That's the plan. Whoever is around on the night before is welcome to join us downtown for Cinco de Mayo fun in Santa Cruz, and Bonefire Bob will be doing a free Pyrocussion show at the Felix Kulpa gallery at sunset.

https://www.pyrocussion.com/gallery/index.html










That weekend is full of craziness. The power tool drag races are being held on Sunday on the city. I saw a test run of a 12 volt, four motored hibachi, with full gas flame for toasting hot dogs. It was the fastest hibachi I've ever seen.
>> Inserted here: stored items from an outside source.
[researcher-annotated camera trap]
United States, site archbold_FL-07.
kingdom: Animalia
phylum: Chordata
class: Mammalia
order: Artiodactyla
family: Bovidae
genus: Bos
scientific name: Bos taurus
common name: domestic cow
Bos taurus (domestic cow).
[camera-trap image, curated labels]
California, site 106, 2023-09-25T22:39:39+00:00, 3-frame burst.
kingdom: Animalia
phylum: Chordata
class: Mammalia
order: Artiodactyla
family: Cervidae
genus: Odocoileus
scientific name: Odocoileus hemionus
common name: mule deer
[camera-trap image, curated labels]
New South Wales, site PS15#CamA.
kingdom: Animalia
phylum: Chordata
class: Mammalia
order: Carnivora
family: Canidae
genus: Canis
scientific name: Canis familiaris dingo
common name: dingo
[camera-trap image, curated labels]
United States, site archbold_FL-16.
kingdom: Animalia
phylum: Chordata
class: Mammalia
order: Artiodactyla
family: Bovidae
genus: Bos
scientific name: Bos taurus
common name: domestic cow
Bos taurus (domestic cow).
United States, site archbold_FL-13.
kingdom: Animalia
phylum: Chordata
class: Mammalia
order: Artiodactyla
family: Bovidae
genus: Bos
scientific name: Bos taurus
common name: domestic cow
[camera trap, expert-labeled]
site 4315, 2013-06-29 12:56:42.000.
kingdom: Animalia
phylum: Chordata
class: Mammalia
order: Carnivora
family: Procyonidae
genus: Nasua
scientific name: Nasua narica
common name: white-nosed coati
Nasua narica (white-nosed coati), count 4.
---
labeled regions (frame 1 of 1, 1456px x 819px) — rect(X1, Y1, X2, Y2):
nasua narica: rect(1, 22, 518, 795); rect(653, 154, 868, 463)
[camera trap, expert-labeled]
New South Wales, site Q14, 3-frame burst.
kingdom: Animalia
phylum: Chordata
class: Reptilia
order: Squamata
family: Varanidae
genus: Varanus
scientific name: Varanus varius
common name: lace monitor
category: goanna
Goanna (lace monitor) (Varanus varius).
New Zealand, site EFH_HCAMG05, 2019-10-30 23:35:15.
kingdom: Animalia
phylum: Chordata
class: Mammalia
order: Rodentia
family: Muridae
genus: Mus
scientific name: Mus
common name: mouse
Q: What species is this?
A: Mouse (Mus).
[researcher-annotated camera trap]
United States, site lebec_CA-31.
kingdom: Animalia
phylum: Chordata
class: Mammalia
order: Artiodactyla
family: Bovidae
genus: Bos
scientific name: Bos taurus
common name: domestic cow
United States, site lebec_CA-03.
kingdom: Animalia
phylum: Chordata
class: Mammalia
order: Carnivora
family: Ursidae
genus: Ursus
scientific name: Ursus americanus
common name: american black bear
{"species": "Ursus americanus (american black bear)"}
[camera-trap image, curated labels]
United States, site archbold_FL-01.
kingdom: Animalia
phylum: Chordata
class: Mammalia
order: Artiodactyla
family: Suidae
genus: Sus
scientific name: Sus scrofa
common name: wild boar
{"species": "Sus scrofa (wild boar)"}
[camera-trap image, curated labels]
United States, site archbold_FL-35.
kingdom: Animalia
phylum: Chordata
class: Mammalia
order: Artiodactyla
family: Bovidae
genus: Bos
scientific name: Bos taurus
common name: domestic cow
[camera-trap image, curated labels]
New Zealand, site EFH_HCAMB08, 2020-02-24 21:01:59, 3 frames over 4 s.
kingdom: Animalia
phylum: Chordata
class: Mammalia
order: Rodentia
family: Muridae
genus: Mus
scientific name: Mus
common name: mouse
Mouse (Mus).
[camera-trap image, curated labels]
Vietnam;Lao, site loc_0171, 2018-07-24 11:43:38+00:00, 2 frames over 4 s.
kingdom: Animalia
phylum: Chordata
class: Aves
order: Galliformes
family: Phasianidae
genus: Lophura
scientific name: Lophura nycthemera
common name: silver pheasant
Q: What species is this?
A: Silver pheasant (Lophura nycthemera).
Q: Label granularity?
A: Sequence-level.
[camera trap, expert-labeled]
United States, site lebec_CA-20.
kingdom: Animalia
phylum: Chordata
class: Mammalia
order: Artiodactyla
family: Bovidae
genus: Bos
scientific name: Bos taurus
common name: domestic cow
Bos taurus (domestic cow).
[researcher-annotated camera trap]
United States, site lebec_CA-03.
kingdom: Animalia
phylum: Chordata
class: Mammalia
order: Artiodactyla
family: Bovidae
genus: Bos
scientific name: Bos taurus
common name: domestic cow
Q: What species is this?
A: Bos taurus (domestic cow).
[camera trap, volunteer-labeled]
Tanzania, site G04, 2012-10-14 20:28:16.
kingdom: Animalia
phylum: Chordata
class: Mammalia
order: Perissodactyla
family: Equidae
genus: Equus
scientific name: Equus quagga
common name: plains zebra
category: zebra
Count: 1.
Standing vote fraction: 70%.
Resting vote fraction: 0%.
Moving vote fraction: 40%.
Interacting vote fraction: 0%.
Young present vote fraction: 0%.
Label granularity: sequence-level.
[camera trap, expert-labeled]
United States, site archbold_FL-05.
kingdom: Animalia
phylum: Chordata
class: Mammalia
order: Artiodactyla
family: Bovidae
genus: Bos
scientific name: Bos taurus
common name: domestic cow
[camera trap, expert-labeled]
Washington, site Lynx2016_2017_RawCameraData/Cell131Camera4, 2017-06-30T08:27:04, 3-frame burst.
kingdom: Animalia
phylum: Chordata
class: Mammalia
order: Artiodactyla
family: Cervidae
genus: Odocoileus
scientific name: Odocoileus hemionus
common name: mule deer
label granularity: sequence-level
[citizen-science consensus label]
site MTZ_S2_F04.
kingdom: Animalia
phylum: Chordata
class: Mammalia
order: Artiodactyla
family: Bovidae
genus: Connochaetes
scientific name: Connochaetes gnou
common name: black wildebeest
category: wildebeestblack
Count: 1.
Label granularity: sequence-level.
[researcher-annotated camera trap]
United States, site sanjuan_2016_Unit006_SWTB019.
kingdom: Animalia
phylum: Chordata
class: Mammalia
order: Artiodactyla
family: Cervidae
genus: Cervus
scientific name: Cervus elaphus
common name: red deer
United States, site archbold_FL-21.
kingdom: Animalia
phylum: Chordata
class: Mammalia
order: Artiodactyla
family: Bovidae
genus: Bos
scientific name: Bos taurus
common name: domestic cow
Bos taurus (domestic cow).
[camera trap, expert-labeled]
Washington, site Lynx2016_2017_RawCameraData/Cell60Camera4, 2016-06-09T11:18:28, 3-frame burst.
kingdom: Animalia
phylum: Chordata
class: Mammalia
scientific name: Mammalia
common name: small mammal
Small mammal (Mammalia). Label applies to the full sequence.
https://www.powertooldragraces.com/


----------



## bustamove (Aug 12, 2004)

Count me in. I need a good ride after lounging in the tropics for almost two weeks. I call "shotgun" in Francis' mini!


----------



## thinkcooper (Jan 5, 2005)

I wanted to post a quick invite for those that want to join us downtown Santa Cruz for dinner on Friday night the 5th. Send me email at steve (at) thinkcooper (dot) com if you're interested in hooking up.


----------



## mohair_chair (Oct 3, 2002)

We'll probably have to alter this route.

Eureka Canyon Rd PM 8.54 to PM 8.68 D Slide One Lane Opened - Drive with Caution 
Highland Way PM 3.23 C Slide Road <b>Closed Indefinitely</b> Due to Unstable Conditions 
Highland Way PM 3.25 C Slipout One Lane Opened - Drive with Caution 
Highland Wy Mount Bache Rd C Slide One Lane Opened - Drive with Caution 

http://www.sccroadclosure.org/

Highland has slid many times before over the years, and might be in a condition where we can hike over it. The mountain bikers heading over to Soquel won't tolerate a road closure for too long!


----------



## thinkcooper (Jan 5, 2005)

mohair_chair said:


> We'll probably have to alter this route.
> 
> Eureka Canyon Rd PM 8.54 to PM 8.68 D Slide One Lane Opened - Drive with Caution
> Highland Way PM 3.23 C Slide Road <b>Closed Indefinitely</b> Due to Unstable Conditions
> ...


I just sent you email that deserves a public DOH! I forgot to check on Highland for closures when I confidently pointed out the Eureka was still open to one lane. I'll check in with the local Eureka Wednesday ride guys and see if they made if over without getting too muddy.


----------



## rensho (Aug 5, 2003)

I'll be there, with another rider. Is this a drop ride, or no drop ride?


----------



## I am Spike (Dec 8, 2005)

*No Drop*

Talked with cooper earlier today and it's a NO drop ride.
hasta manana!
I am Spike


----------